Our collaborative interdisciplinary research and discoveries of the nervous system have led to notable groundbreaking discoveries, some of which include that the peripheral nervous system gives rise to cancer and metastases and the brain is the seat of longevity and the key player in regulating whole-body energy metabolism.
Stopping Neurological Disease Before It Starts
Leaders in the Science of Neurological Care
At the Saul R. Korey Department of Neurology, we are committed to finding new and innovative options to prevent, diagnose, treat and cure neurologic diseases.

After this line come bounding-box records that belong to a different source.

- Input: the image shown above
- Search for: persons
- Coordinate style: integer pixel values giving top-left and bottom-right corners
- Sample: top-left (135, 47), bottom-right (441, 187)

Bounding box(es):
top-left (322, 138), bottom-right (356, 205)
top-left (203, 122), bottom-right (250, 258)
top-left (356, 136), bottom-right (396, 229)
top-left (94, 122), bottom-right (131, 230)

We are spearheading numerous clinical trials to advance treatments and receive notable NIH-funded grants for the study of a wide range of neurological diseases including Alzheimer’s, Huntington’s diseases and other degenerative dementias, traumatic brain injury/concussive syndromes, epilepsy, migraine/headache/facial pain, sleep-wake disorders and chronobiology, pediatric communication disorders, pediatric neuromuscular disorders, Multiple Sclerosis and neuroimmunology, as well as research that examines novel ways to restore brain function and studies that target the effects of COVID-19 on the brain in those with mild or asymptomatic infection.
Our Einstein Aging Study and our Division of Cognitive and Motor Aging have been cornerstones of our aging research focus and continue to represent national and international resources for collaborative research that extends beyond Montefiore Einstein.